The letter to the Philippians is the most upbeat of all the New Testament letters. The words joy and rejoice are used numerous times. Philippi was a great church, but they faced two dangers that churches continue to face even to this day: bad teaching and broken fellowship.
Let’s look first at the matter of bad teaching.
About ten years ago, a survey came out indicating that when churches are seeking a new pastor, a major consideration is the length of his sermons. More important than his Christian testimony, his call to the ministry, or even his moral track record was the question, “Will he let us out on time?” The Bible tells us in 2Ti.4:3, “For the time will come when they will not endure sound doctrine; but after their own lusts shall they heap to themselves teachers, having itching ears;” People’s motives of wanting to have church without hungering after God, will get them into all kinds of bad teachings.
For the Philippians, there were these folks who were trying to get them back into the practice of Judaism, telling them that, “Yes, believing in Christ was essential, but they must add to that, the rituals of the Old Testament Law, evidenced by the men being circumcised.
In verse 1, Paul said, “It is safe for you listen to what I’m saying. I’m not endangering your security with the Lord, but just the opposite.” Then, in verse 2, he says, “There’s some people and some doctrines that you need to watch out for.”
Paul was not a man with his temper out of control, but he was a man with a temper! When he called these folks, who were promoting this false teaching, “Dogs,” he was speaking as strongly as he could without cussing! He was not trying to be nice, concerning these people.

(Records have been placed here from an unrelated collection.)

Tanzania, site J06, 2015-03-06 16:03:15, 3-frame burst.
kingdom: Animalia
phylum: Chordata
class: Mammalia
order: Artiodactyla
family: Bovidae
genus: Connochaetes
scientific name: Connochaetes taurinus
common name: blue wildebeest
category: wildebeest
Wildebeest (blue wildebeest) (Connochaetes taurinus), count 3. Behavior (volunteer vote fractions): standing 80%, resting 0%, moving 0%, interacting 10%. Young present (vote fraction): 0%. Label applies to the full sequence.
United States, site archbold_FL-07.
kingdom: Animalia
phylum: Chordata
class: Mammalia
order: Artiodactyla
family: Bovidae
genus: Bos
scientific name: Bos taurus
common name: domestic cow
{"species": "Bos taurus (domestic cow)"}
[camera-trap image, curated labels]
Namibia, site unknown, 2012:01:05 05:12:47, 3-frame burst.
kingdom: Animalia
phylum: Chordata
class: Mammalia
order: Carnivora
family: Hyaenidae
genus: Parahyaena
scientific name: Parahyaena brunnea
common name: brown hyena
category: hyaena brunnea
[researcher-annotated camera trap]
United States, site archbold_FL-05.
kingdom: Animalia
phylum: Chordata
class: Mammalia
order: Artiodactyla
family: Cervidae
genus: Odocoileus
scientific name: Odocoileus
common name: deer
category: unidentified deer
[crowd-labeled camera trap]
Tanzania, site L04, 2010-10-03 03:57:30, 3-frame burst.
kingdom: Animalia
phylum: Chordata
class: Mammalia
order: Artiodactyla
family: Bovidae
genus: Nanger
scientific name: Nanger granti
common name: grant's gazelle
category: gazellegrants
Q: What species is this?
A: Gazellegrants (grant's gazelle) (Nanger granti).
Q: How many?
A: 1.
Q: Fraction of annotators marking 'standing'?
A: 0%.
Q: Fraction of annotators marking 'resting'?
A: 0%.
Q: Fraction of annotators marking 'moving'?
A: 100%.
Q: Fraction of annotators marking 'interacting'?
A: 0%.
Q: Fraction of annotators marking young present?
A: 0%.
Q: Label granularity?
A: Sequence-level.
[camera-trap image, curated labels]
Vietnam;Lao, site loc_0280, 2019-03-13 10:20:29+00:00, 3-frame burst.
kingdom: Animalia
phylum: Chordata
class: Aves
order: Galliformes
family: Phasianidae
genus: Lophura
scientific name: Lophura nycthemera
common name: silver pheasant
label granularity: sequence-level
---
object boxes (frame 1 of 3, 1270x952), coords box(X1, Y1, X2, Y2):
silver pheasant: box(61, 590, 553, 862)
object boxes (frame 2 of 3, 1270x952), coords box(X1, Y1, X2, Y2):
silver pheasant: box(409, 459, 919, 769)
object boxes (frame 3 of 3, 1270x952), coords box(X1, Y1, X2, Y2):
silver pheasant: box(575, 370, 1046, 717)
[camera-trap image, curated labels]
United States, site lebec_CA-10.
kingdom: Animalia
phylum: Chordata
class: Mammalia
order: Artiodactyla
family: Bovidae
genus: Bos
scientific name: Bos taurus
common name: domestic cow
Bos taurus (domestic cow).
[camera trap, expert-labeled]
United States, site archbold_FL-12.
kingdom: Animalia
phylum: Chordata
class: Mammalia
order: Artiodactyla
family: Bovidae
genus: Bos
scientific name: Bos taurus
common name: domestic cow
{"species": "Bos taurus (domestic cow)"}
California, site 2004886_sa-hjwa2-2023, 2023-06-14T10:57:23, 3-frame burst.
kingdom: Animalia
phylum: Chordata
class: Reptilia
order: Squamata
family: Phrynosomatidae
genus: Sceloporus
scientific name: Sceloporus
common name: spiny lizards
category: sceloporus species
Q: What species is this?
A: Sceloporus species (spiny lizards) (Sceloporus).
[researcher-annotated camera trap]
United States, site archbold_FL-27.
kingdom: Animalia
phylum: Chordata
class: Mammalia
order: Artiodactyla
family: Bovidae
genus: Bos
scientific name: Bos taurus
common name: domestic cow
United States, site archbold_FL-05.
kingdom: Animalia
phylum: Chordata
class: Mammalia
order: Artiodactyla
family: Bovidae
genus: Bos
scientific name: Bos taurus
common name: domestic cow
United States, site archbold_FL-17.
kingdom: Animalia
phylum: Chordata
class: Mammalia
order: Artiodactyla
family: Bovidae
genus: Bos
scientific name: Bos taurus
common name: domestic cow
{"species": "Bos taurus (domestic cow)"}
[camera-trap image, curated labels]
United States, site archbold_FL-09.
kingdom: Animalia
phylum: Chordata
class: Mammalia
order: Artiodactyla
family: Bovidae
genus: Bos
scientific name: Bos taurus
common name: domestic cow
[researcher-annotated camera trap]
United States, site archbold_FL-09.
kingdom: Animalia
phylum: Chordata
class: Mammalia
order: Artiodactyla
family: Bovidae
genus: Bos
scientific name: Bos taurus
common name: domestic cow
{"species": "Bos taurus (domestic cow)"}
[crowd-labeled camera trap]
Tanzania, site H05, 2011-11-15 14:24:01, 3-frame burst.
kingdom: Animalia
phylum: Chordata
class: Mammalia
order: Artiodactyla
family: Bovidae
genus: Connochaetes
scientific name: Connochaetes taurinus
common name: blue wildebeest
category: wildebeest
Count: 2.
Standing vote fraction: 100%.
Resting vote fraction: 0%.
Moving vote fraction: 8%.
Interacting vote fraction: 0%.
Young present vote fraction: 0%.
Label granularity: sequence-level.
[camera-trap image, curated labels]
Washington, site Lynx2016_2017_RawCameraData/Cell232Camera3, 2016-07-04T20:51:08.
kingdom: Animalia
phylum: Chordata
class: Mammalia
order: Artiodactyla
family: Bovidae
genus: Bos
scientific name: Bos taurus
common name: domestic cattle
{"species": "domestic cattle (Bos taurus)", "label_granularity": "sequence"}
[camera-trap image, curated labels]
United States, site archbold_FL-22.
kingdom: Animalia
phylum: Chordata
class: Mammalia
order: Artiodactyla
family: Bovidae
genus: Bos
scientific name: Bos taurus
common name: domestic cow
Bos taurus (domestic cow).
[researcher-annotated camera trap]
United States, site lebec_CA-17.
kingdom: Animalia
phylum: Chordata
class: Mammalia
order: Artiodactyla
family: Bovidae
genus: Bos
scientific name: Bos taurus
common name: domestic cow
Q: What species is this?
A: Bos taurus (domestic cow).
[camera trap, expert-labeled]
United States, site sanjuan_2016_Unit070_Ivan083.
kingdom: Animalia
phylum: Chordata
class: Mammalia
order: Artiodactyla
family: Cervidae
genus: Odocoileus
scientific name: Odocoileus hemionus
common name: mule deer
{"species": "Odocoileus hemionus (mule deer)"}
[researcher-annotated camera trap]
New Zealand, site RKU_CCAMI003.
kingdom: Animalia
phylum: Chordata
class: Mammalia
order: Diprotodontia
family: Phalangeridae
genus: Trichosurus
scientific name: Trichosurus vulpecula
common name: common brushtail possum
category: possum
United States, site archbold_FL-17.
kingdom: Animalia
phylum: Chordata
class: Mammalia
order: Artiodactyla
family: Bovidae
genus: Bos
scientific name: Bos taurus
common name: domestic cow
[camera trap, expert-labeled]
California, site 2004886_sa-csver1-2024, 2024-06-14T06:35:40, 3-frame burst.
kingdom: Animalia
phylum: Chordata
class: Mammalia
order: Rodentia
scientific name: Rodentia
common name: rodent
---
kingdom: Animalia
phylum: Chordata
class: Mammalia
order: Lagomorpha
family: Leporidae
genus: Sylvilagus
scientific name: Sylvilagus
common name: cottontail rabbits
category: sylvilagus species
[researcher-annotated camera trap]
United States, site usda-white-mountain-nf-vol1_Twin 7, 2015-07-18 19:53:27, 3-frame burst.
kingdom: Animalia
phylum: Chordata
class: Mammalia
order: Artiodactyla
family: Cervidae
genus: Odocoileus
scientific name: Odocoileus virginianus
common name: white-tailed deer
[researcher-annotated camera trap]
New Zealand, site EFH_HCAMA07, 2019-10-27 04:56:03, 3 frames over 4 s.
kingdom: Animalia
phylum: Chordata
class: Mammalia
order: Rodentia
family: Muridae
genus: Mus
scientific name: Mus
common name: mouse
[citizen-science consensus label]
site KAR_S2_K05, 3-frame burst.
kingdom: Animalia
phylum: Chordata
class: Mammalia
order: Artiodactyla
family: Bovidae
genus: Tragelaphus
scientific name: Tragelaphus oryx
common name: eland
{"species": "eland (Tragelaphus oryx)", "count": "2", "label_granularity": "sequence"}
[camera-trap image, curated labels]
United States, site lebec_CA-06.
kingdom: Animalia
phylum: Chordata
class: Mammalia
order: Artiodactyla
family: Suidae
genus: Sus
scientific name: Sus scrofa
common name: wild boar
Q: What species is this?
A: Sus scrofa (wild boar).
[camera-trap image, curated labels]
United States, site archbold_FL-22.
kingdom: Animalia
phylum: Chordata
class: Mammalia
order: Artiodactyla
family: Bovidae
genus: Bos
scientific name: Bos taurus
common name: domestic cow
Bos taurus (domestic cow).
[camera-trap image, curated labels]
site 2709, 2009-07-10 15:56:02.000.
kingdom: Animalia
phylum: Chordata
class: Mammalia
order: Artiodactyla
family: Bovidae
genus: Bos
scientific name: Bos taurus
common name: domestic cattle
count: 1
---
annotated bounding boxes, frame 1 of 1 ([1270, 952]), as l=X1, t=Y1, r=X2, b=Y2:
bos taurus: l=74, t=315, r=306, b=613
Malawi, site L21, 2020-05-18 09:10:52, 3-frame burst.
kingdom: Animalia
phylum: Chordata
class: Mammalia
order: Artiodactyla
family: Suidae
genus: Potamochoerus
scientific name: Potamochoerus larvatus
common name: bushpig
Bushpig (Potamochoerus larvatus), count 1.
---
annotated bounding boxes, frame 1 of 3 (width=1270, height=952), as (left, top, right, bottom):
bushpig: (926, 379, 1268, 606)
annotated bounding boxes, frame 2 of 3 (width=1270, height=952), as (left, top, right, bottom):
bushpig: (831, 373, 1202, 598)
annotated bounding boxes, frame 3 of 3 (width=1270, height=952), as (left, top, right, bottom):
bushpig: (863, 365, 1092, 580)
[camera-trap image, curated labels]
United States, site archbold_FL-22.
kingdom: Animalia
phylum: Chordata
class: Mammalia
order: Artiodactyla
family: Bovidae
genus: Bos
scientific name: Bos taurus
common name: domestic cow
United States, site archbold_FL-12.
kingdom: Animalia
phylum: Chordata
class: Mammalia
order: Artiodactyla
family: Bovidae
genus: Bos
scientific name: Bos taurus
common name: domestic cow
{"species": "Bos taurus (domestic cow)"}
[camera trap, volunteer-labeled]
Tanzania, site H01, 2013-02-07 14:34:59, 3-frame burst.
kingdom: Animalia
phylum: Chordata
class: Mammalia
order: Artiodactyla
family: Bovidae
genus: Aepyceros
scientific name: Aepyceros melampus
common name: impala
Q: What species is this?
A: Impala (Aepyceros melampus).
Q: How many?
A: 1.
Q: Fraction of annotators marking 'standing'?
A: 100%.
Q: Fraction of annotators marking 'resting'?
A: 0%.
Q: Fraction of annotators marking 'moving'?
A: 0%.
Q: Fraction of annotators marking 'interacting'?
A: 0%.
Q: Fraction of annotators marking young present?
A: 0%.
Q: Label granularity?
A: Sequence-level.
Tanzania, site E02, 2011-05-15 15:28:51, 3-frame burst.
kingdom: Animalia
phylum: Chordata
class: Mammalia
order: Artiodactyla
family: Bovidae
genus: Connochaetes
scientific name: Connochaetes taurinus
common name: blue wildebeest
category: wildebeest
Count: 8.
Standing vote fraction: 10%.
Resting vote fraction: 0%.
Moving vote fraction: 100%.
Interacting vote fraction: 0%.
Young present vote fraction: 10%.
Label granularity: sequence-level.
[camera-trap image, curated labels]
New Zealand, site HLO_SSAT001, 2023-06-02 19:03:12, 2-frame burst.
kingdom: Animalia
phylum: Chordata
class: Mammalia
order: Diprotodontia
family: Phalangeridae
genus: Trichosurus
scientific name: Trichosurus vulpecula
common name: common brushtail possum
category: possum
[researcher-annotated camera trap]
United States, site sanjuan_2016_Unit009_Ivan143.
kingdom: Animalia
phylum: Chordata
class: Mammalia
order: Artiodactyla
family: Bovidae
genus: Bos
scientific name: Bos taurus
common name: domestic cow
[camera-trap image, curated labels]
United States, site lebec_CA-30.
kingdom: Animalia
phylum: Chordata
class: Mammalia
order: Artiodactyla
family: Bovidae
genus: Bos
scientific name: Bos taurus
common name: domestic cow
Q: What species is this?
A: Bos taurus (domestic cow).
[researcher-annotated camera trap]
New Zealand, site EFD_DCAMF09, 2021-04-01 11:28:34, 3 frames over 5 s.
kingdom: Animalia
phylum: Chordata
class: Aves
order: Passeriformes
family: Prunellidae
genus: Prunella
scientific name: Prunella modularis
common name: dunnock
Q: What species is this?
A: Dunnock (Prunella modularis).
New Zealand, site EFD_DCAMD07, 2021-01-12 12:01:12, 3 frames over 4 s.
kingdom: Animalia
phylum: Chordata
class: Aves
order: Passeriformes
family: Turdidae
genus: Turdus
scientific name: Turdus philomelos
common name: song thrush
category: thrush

In verse 3, he gives a three-fold attitude of the person who is born again, with his thinking on the right track:
1. We are the circumcision who worship God in the Spirit. Look at Romans 2:29: “But he is a Jew, which is one inwardly; and circumcision is that of the heart, in the spirit, and not in the letter; whose praise is not of men, but of God.” The Old Testament ritual of circumcision was a symbol of the real alteration that was to take place in Christ. Instead of an alteration of a most private outward part, it is an alteration of a most intimate inward part, our hearts.